When I’m running well-fueled I feel like Wonder Woman!

Can I possibly be turning 50? Yes – time to face the music (and dance!)

I will be 50 years old on October 30 (go Scorpio!) and I recently started acknowledging the fact that I’m getting old when I noticed that my feet had grown a half size, I need glasses for reading and distance, and my hormones were acting up so badly I had to buy a new facial wash. Apparently I’m not the only woman dealing with this issue, Neutrogena has a face wash that deals with pimples and wrinkles. So I decided that I would celebrate my birthday for the entire month of October, I have been posting old pictures of myself on Facebook, and we are taking a trip to Seattle this weekend to celebrate with my family (dancing will most definitely be involved) and see a Seahawks game. I haven’t been to the new stadium and I’m excited to see my team in person, even though we had to pay an arm and a leg for nosebleed seats. It’s all about the atmosphere.

The Givens Family -- All 9 of us!
The Givens Family — All 9 of us! I’m the cute baby in Mom’s arms.

So posting all those old photos got me reminiscing about the past. I actually contacted my old high school principal, to let him know how successful I’ve been and the impact he had on my life (as noted in this column for Inside Higher Ed: https://www.insidehighered.com/advice/running/givens3). It’s a good time to reflect on how far I have come in life. I know I have many years ahead of me, but I never could have imagined how life would play out for me. I have been a successful academic, which is a huge accomplishment in this day and age of higher ed under fire. Given where I come from (see this blog post http://blog.terrigivens.com/2013/04/06/how-much-is-enough/), it’s amazing that I beat the odds in so many different ways.

#### STORED DATA:

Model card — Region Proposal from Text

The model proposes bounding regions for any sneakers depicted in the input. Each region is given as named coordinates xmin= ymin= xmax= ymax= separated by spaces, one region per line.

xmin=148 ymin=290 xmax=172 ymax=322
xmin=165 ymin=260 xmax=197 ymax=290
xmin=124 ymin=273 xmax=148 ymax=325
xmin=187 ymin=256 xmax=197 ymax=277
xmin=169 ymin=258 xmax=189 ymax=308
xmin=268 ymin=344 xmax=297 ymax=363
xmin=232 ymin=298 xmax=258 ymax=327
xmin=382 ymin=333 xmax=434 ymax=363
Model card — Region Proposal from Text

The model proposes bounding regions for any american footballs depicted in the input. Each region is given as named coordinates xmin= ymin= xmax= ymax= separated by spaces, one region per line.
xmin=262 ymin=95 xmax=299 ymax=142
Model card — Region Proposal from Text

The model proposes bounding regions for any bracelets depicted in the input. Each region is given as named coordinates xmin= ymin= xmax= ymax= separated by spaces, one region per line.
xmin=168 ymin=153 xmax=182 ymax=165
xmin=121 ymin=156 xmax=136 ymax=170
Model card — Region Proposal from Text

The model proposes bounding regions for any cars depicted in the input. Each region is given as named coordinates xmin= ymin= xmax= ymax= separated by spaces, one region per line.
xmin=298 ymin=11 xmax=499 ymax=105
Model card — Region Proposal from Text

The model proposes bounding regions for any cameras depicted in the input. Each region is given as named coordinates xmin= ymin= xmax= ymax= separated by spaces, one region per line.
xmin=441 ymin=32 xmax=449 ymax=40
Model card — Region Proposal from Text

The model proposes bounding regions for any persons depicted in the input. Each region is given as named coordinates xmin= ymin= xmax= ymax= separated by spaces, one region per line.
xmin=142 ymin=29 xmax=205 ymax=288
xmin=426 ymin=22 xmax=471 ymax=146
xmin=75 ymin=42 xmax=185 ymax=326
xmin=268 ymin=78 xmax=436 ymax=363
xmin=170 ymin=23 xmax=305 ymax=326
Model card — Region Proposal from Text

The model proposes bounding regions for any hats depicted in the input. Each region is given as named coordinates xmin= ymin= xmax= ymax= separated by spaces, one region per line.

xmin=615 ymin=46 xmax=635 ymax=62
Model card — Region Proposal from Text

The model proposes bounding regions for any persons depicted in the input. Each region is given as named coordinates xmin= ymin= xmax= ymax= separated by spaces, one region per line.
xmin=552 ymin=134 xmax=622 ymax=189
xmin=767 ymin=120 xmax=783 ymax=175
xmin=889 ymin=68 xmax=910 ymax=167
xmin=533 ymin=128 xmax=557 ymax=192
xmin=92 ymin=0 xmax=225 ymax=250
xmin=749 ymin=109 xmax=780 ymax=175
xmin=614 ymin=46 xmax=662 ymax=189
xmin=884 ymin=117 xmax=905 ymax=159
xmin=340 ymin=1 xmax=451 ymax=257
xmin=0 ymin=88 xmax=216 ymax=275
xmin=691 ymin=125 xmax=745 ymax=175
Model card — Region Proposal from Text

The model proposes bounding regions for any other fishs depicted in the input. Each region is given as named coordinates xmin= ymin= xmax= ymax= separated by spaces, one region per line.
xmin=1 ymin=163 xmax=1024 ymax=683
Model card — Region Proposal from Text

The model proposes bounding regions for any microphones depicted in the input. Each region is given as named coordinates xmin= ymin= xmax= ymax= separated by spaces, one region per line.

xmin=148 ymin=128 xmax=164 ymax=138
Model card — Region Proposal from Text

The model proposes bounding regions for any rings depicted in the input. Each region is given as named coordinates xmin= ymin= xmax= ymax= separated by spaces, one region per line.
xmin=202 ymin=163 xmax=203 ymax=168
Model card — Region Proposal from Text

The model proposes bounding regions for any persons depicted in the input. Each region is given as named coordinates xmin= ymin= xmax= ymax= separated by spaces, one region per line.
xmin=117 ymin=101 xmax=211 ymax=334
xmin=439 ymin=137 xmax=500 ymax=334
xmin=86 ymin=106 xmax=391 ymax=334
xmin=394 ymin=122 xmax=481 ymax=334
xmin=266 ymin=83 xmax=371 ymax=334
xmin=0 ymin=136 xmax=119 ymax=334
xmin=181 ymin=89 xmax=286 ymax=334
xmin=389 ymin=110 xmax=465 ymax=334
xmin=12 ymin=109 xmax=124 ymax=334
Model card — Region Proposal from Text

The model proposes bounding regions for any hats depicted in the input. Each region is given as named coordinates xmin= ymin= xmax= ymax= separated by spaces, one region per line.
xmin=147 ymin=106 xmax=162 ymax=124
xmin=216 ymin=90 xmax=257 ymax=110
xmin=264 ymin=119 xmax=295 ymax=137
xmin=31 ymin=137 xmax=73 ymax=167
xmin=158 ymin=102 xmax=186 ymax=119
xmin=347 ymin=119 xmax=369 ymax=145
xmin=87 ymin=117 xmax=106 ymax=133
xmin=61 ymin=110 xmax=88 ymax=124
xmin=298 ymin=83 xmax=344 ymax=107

---

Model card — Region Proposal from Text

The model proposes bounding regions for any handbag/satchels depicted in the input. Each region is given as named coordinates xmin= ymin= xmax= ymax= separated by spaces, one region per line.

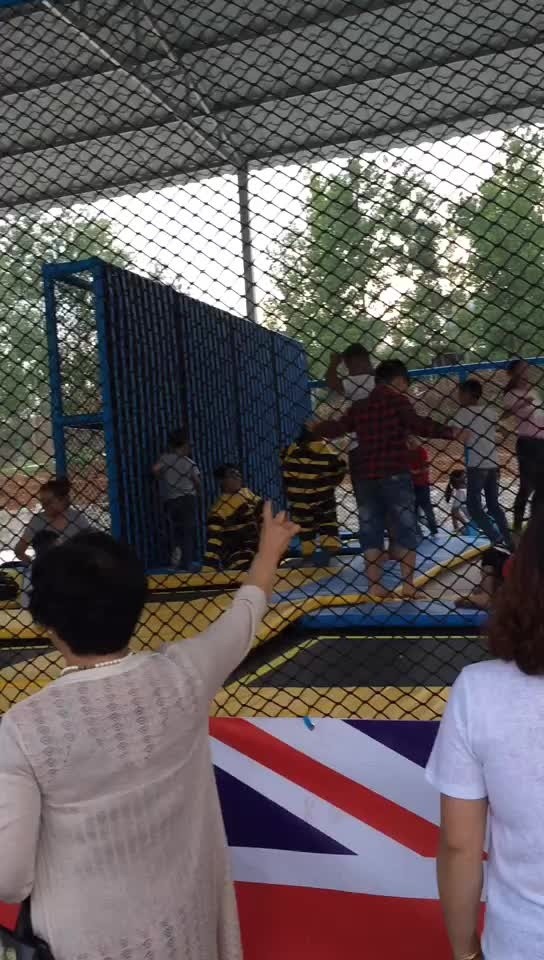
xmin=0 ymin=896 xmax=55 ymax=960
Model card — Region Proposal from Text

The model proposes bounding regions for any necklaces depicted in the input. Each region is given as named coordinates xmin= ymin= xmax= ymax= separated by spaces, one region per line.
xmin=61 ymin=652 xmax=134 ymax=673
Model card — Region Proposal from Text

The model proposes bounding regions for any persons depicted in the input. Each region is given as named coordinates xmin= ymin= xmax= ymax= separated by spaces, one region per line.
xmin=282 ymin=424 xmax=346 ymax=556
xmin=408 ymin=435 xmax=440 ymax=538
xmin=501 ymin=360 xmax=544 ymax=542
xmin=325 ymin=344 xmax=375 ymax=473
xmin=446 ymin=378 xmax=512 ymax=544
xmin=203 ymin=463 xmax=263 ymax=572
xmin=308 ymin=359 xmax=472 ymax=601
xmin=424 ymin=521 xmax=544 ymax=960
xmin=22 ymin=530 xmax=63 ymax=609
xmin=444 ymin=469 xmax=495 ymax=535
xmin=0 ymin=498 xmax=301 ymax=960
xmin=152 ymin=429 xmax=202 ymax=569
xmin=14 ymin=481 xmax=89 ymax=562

#### LIST OF TASKS:
A. Answer these questions from the blog post about turning 50, one line each:
(i) On what date does the writer turn 50?
(ii) Which city is the writer's family traveling to this weekend?
(iii) Whom did the writer contact after reminiscing over old photos?
B. In the blog post about turning 50, rewrite the paragraph beginning "So posting all those old photos" as a short bulleted list that keeps its main facts.

#### PROBLEM SOLUTIONS:
A.
(i) October 30
(ii) Seattle
(iii) The writer's old high school principal

B.
- Posting old photos prompted reminiscing about the past.
- The writer contacted an old high school principal to share how successful the writer has been and the impact he had on the writer's life, as noted in a column for Inside Higher Ed.
- It is a good time to reflect on how far the writer has come, with many years still ahead and a life that turned out in ways the writer never imagined.
- The writer has been a successful academic, a huge accomplishment at a time when higher education is under fire.
- Given where the writer comes from, it is amazing that the writer beat the odds in so many ways.